It's not just a random "voice for your chatbot", it's that particularly breathy, chatty, voice that she performed for the movie.
I would agree with you completely if they'd created a completely different voice. Even if they'd impersonated a different famous actress. But it's the fact that Her was about an AI, and this is an AI, and the voices are identical. It's clearly an impersonation of her work.
1. Multiple people agree that the casting call mentioned nothing about SJ/her
2. The voice actress claims she was not given instructions to imitate SJ/her
3. The actress's natural voice sounds identical to the AI-generated Sky voice
I don't personally think it's anywhere near "identical" to SJ's voice. It seems most likely to me that they noticed the similarity in concept afterwards and wanted to try to capitalize on it (hence later contacting SJ), opposed to the other way around.
>I don't personally think it's anywhere near "identical" to SJ's voice. It seems most likely to me that they noticed the similarity in concept afterwards and wanted to try to capitalize on it (hence later contacting SJ), opposed to the other way around.
So your theory is that this was completely coincidental. But after the voice was recorded, they thought, "Wow, it sounds just like the voice of the computer in Her! We should contact that actress and capitalize on it!"
That's what you're going with? It doesn't make sense, to me.
Listen to the side by side comparisons. Sky has a deeper voice overall, in the gpt4o demo Sky displays a wider pitch range because the omni model is capable of emotional intonation. Her voice slides quite a bit while emoting but notably doesn't break and when she returns to her normal speaking voice you can hear a very distinct rhotic sound, almost an over-pronounced American accent and she has a tendency towards deepening into vocal fry especially before pauses. I'd describe her voice as mostly in her chest when speaking clearly.
Now listen to SJ's Samantha in Her and the first thing you'll notice are the voice breaks and that they break to a higher register with a distinct breathy sound, it's clearly falsetto. SJ seems to have this habit in her normal speaking voice as well but it's not as exaggerated and seems more accidental. Her voice is very much in her head or mask.
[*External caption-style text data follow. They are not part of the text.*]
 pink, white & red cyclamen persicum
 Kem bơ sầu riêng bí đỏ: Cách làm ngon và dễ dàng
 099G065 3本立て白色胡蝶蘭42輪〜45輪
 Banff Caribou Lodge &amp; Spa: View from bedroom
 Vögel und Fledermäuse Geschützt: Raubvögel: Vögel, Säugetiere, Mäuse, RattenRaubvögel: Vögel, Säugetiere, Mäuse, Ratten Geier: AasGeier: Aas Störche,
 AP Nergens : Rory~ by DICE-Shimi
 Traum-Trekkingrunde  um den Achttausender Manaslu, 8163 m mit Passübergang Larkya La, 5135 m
The biggest commonality I can hear is that they both have a sibilant S and their regional accents are pretty close.
I was thinking someone thought "oh that sounds a fair bit like SJ in Her, if we can get SJ onboard, perhaps we can fine-tune what we got to sound like SJ in Her".
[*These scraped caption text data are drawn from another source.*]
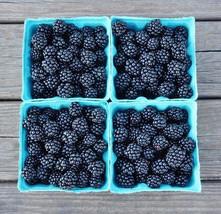 1 Triple Crown Thornless Blackberry Plant- Great Tasting Large Berries V... - £4.49 GBP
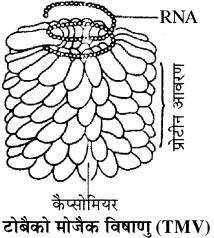 RBSE Solutions for Class 11 Biology Chapter 3 विषाणु या वाइरस img-1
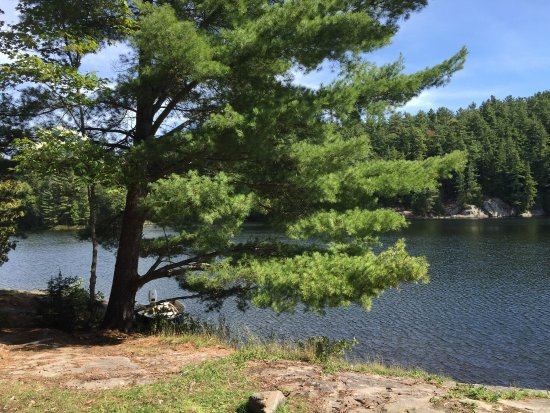 Haliburton, Canadá: Raven lake is a dream come true in Algonquin highlands. It is a canoe haven with some great camp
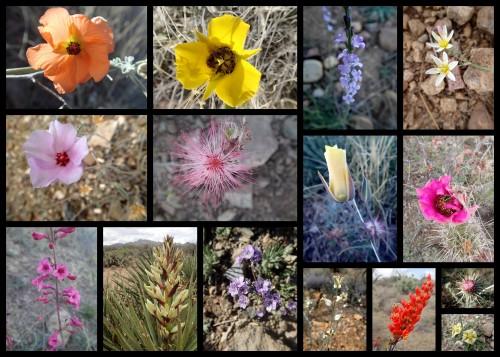 Wildflowers!!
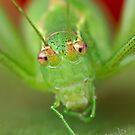 Grasshopper by Henry Jager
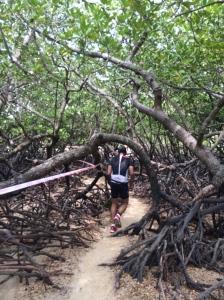 Running THROUGH the mangroves!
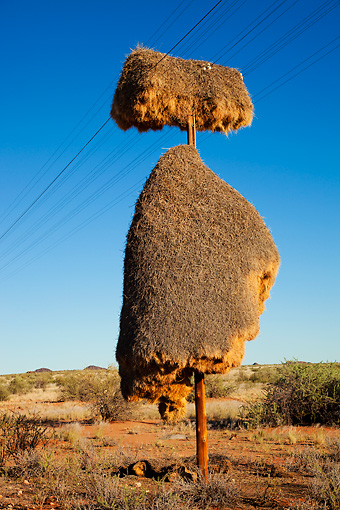 AFW 07 MH0001 01 © Kimball Stock Sociable Weaver Community Nest On Telephone Pole In Namibia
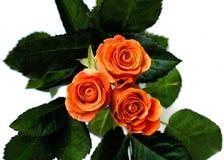 2朵玫瑰 免版税库存图片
... that it would be even better to have a famous voice from Her than a rather generic female voice they had, but their proposal was declined. Well oops, but SJ, famous as she is, doesn't have a copyright right on all female voices other than her own.
No-one had to explicitly say any of that for it to still be an impersonation. Her was a very popular film, and Johansson's voice character was very compelling. They literally could have said nothing and just chosen the voice audition closest to Her unconsciously, because of the reach of the film, and that would still be an impersonation.
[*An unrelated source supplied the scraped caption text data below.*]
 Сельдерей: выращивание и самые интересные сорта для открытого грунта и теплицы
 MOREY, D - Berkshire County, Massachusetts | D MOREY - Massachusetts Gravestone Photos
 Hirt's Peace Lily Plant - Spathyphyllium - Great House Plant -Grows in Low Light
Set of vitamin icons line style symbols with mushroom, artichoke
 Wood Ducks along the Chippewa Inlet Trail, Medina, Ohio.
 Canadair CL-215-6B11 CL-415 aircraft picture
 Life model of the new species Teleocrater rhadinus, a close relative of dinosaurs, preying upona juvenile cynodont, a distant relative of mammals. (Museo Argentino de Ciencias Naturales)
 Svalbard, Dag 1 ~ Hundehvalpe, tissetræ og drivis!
> They literally could have said nothing and just chosen the voice audition closest to Her unconsciously, because of the reach of the film, and that would still be an impersonation
That's a very broad definition of impersonation, one that does not match the legal definition, and one that would would be incredibly worrying for voice actors whose natural voice happens to fall within a radius of a celebrity's natural voice ("their choice to cast you was unconsciously affected by similarity to a celebrity, therefore [...]")
What you're arguing fails to pass the obviousness test ; if I were running the company it would be blankly obvious that the optics would be a problem, so I would start to collect a LOT of paperwork documenting that the casting selection was done without a hint of bias towards a celebrity's impression. Where is that paperwork? The obviousness puts the burden on them to show it.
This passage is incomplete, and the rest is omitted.